DIRECTIONS FOR THIS TASK
Go through each line of the records below and count those with the word "weeks". Give only the count.

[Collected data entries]
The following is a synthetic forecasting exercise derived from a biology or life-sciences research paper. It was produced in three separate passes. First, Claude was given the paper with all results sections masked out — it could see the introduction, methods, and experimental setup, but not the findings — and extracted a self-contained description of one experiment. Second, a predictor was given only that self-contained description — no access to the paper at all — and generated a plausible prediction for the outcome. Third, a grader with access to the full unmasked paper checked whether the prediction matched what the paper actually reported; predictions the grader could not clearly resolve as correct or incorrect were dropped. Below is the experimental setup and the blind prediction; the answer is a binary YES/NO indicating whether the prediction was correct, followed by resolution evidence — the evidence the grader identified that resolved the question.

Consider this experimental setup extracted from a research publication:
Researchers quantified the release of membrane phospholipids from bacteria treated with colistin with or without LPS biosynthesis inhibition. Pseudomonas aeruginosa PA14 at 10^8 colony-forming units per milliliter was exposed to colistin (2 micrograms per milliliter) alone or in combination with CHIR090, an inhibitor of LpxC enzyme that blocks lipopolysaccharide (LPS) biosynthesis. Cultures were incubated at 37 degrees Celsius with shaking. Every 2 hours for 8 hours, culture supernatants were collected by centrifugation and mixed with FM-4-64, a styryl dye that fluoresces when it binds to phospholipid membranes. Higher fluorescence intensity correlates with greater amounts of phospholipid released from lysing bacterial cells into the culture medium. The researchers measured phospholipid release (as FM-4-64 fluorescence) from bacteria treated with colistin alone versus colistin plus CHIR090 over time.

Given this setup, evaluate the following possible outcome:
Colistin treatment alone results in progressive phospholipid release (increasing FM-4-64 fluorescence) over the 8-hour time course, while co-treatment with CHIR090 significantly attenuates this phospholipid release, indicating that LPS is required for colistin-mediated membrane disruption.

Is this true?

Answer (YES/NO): YES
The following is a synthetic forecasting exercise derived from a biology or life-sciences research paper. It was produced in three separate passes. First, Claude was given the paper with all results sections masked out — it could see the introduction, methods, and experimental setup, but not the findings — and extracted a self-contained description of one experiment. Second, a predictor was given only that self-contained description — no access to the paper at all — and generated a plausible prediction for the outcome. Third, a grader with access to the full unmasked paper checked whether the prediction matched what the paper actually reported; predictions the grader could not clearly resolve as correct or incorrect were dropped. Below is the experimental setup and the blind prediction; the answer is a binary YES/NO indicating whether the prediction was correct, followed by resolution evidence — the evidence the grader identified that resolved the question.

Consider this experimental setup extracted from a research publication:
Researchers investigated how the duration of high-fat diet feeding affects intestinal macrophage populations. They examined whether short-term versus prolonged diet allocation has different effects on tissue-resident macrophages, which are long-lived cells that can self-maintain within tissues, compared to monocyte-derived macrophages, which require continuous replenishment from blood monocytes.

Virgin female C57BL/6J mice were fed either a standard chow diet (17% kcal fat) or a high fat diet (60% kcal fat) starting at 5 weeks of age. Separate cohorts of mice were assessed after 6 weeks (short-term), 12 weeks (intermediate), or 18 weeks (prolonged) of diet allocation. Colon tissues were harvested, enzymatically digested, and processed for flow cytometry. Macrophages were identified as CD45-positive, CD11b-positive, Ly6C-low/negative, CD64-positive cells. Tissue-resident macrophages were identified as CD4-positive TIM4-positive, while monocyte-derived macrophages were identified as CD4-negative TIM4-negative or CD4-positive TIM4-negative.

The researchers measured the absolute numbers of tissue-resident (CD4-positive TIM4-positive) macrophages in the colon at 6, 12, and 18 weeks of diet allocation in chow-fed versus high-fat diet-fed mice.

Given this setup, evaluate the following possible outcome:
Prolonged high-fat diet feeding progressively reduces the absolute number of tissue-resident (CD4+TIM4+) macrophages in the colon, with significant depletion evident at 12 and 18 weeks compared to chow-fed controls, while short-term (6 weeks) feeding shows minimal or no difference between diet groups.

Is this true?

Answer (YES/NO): NO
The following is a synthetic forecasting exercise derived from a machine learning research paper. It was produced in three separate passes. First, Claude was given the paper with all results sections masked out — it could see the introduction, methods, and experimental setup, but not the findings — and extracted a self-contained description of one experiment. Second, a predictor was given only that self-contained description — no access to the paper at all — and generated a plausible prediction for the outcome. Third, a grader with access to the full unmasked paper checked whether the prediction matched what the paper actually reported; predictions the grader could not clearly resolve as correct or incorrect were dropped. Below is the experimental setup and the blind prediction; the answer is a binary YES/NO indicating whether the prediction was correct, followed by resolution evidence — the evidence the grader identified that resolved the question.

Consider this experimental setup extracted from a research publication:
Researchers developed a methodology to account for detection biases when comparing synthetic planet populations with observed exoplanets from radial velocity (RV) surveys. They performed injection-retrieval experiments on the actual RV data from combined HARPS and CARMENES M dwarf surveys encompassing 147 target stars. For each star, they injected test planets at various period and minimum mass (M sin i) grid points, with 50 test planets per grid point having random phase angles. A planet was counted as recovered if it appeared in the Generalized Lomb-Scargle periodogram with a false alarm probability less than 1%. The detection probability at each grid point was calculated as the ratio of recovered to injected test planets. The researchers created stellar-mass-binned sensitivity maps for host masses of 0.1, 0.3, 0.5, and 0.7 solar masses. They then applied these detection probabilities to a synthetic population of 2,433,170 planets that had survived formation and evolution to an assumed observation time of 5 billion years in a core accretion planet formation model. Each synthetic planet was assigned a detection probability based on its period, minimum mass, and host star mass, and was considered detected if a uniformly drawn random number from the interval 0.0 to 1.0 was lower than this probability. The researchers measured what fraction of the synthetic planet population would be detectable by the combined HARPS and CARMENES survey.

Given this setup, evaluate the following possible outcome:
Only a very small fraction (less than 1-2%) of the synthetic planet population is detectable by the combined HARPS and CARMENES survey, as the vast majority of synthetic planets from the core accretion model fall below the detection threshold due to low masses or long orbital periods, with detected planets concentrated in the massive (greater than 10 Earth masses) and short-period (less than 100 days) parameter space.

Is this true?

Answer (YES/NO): NO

WORKED SOLUTION
3